Helper scripts are provided in the scripts directory to simplify the deployment process:

  1. Ensure Kubernetes is Running Locally:

    minikube start
  2. Build Docker Images:

    ./scripts/build.ps1
  3. Deploy Services:

    ./scripts/deploy.ps1
  4. Check Deployment Status:

    kubectl get pods
    kubectl get pvc
  5. Access Logs:

    kubectl logs <scraper-pod>
    kubectl logs <parser-pod>

🧪 Testing the Services

  1. Check Scraper Service Logs:

    kubectl logs -l app=scraper
  2. Check Parser Service Logs:

    kubectl logs -l app=parser
  3. Verify Database Contents:

    Access the SQLite database stored in the persistent volume:

    kubectl exec -it <scraper-pod> -- sqlite3 /data/products.db

    Query the database:

    SELECT * FROM products;

🛠️ Possible Issues and Improvements

Issues

  1. Parser Service Timeout

    • Description: The scraper service may experience timeouts when waiting for the parser service to respond, especially if the parsing operation takes a long time or the parser service is under heavy load.
    • Solution:
      • Increase the scraper’s request timeout configuration if needed.
      • Monitor the resource utilization of the parser service and scale it accordingly.
  2. HTML Page Structure Changes

    • Description: The scraper service relies on a specific HTML structure to extract data.

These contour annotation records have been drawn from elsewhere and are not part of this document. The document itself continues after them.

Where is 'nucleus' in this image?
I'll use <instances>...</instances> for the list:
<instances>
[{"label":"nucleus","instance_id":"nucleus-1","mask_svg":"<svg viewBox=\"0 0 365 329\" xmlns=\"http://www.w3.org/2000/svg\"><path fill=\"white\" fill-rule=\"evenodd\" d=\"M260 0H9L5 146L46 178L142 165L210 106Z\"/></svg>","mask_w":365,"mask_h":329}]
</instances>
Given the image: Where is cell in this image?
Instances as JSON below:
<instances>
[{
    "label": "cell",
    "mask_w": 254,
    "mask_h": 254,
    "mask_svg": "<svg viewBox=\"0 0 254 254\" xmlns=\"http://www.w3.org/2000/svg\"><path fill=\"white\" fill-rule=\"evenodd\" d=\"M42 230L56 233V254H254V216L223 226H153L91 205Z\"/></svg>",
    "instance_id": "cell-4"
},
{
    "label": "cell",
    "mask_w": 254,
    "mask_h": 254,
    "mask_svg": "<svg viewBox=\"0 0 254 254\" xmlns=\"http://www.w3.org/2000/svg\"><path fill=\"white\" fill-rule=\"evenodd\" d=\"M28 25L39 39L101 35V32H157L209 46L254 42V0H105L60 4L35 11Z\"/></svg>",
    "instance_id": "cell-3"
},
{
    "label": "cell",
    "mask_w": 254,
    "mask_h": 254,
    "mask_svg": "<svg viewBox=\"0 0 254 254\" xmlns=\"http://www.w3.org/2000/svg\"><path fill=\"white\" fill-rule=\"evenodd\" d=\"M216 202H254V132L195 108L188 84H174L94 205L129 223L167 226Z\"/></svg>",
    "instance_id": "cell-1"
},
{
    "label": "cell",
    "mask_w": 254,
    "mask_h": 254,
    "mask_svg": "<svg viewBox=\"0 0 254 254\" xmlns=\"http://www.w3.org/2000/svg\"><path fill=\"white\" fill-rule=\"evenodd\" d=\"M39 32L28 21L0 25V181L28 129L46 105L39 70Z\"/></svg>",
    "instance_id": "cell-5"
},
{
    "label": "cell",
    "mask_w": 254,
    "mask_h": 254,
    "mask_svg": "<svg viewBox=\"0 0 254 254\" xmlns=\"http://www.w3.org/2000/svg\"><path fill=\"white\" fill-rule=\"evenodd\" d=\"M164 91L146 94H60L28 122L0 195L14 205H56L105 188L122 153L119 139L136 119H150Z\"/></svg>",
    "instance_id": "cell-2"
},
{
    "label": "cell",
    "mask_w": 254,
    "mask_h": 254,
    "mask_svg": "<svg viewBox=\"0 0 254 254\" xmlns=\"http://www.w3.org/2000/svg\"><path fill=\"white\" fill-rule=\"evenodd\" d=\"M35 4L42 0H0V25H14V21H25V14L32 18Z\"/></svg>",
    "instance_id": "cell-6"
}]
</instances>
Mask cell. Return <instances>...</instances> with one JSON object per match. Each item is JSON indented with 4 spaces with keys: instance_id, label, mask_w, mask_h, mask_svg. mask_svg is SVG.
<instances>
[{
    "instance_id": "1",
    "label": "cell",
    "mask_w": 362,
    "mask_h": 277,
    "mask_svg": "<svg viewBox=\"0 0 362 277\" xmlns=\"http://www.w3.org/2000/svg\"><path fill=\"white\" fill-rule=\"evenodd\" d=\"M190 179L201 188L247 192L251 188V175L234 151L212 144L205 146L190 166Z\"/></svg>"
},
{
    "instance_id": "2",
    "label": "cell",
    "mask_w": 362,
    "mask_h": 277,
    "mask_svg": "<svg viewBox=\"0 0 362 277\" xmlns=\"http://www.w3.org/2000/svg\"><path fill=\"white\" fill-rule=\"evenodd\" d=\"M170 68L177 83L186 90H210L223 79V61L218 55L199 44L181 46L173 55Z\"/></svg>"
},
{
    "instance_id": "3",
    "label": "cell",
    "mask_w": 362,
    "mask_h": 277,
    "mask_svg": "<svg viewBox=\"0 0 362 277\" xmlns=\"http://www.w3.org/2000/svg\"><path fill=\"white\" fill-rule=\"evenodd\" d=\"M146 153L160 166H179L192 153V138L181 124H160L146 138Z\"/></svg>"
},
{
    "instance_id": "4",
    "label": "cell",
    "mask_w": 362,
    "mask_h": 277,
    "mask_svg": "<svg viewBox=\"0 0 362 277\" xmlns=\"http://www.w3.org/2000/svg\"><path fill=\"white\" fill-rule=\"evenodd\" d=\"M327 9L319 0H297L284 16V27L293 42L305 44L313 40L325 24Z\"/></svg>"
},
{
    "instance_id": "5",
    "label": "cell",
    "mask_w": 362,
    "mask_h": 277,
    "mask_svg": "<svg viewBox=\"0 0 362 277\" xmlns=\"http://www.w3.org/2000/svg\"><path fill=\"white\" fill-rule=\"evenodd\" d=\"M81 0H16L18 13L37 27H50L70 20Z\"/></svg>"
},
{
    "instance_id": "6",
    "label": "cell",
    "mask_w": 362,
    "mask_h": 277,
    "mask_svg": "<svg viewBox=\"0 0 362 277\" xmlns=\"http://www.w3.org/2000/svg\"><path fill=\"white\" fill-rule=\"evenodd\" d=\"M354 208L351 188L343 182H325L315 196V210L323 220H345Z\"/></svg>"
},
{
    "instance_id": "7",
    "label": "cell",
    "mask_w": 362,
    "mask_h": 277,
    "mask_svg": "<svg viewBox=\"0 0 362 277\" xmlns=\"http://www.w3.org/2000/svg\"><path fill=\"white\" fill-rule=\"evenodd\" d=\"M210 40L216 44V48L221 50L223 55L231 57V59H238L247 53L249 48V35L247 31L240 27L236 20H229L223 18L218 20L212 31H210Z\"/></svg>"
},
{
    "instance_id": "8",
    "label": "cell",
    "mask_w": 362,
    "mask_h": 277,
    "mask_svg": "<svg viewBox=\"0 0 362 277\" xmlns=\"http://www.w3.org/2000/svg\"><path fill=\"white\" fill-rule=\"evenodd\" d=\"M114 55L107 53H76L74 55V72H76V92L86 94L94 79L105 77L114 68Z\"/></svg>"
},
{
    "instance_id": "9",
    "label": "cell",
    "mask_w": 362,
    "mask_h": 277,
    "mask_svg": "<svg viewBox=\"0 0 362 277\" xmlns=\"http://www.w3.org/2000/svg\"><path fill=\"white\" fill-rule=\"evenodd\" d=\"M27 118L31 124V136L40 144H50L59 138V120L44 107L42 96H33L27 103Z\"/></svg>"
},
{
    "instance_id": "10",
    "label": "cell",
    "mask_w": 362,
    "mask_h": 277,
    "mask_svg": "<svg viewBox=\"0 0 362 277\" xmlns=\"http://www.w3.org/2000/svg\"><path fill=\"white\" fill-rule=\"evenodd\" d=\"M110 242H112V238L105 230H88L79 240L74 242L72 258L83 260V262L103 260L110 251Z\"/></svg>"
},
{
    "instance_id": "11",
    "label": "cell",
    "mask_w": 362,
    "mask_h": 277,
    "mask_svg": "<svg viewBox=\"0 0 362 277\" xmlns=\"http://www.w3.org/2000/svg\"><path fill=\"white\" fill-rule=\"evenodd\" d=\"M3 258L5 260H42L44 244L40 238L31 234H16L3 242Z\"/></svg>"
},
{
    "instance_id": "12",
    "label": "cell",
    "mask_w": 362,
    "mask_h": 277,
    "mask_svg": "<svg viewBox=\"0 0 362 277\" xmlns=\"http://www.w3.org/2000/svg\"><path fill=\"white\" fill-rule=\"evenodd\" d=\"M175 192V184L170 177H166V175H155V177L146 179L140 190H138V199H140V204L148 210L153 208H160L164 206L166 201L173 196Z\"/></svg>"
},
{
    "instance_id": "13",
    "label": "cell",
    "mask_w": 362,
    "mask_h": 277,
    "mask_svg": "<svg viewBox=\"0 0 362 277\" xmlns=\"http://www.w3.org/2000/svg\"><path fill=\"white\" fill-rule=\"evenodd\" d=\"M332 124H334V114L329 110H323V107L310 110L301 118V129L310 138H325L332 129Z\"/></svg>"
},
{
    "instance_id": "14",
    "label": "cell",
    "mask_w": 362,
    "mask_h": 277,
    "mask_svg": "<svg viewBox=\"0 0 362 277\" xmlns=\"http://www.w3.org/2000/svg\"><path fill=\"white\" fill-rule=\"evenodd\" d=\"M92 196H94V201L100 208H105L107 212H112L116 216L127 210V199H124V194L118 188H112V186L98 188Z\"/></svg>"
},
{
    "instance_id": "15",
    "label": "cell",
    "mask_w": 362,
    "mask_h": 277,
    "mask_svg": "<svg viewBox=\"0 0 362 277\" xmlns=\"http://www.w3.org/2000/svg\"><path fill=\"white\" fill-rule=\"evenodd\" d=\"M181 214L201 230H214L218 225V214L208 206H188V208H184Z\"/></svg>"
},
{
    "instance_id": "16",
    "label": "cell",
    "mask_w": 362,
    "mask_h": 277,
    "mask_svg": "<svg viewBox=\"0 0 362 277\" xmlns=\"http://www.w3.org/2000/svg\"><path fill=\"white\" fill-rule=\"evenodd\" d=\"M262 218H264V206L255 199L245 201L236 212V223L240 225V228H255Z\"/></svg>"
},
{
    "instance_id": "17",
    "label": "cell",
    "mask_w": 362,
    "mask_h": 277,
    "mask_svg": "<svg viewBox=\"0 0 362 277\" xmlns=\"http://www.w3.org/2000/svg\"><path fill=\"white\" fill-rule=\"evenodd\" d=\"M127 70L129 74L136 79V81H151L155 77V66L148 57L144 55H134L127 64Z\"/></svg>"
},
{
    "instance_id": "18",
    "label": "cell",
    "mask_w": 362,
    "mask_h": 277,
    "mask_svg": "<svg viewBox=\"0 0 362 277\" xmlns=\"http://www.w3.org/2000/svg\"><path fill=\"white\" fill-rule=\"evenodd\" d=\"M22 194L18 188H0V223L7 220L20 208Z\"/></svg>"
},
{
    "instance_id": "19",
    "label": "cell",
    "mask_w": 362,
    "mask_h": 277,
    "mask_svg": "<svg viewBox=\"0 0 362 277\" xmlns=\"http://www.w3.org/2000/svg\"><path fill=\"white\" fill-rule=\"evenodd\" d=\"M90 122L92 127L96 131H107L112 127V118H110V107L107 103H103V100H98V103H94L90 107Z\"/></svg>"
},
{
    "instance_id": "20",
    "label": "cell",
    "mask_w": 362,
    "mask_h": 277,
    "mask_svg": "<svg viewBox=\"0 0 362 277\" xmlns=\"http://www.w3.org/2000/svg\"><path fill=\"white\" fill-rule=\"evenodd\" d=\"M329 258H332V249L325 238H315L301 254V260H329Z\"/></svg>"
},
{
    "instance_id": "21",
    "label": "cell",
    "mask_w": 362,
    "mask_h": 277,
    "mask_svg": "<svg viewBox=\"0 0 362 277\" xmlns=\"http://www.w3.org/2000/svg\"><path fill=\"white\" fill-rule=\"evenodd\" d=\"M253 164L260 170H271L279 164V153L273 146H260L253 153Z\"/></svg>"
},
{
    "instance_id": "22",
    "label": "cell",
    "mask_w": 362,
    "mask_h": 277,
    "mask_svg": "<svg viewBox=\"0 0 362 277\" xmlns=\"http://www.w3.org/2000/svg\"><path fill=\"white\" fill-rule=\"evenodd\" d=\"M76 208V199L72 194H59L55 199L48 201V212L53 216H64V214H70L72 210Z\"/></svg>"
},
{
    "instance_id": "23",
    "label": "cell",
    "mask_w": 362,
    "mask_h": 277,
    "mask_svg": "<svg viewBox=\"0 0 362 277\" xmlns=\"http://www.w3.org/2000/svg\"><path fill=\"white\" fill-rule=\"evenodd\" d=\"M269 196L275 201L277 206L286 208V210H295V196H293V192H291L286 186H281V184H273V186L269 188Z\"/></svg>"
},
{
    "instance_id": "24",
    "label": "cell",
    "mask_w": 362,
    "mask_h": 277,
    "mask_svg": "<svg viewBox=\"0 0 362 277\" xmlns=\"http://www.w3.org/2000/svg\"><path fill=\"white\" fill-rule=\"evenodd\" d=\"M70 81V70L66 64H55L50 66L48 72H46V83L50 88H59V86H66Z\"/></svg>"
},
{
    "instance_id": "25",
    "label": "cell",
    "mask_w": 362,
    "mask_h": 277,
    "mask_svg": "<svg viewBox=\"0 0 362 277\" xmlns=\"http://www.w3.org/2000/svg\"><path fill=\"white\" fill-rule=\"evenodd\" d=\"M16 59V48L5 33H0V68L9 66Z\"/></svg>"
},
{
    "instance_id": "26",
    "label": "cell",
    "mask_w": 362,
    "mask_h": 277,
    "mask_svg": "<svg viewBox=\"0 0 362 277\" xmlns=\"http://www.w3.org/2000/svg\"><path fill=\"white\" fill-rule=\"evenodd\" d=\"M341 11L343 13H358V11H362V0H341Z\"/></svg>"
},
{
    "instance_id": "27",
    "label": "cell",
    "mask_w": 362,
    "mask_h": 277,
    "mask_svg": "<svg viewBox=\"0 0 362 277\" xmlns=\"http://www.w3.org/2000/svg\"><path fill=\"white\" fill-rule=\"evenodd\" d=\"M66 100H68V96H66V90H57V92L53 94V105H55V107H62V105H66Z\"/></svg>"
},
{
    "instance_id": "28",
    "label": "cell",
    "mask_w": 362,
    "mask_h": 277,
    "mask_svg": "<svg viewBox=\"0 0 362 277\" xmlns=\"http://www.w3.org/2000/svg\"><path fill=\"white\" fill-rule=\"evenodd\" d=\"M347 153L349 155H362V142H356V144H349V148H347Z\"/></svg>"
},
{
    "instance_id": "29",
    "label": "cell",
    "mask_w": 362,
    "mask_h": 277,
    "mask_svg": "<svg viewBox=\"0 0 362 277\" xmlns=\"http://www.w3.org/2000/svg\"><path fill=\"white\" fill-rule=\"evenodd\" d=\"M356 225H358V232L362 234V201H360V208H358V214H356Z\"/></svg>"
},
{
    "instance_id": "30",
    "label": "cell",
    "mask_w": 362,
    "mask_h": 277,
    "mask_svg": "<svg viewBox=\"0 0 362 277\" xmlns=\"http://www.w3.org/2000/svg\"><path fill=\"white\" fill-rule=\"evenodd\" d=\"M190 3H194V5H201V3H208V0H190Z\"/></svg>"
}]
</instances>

If the structure of the target website changes, the scraper may fail to extract data correctly or miss important information.
    • Solution:
      • Regularly monitor the target website for changes in its HTML structure.
      • Implement error handling to detect when parsing fails or yields unexpected results.
      • Use flexible parsing methods that can adapt to minor changes in the HTML structure.
  3. Resource Limits and Out-of-Memory (OOM) Errors

    • Description: The scraper or parser service may be terminated due to exceeding memory or CPU limits.
    • Solution:
      • Set appropriate resource requests and limits in the deployment manifests.
      • Monitor the resource usage of the services using Kubernetes tools like kubectl top pods or Prometheus.

Improvements

  1. Logging:

    • Add structured logging and log levels (INFO, ERROR) to help with debugging.
  2. Database:

    • Migrate from SQLite to a more scalable database like PostgreSQL for production use.
  3. Security:

    • Implement TLS verification properly and avoid bypassing it in production environments.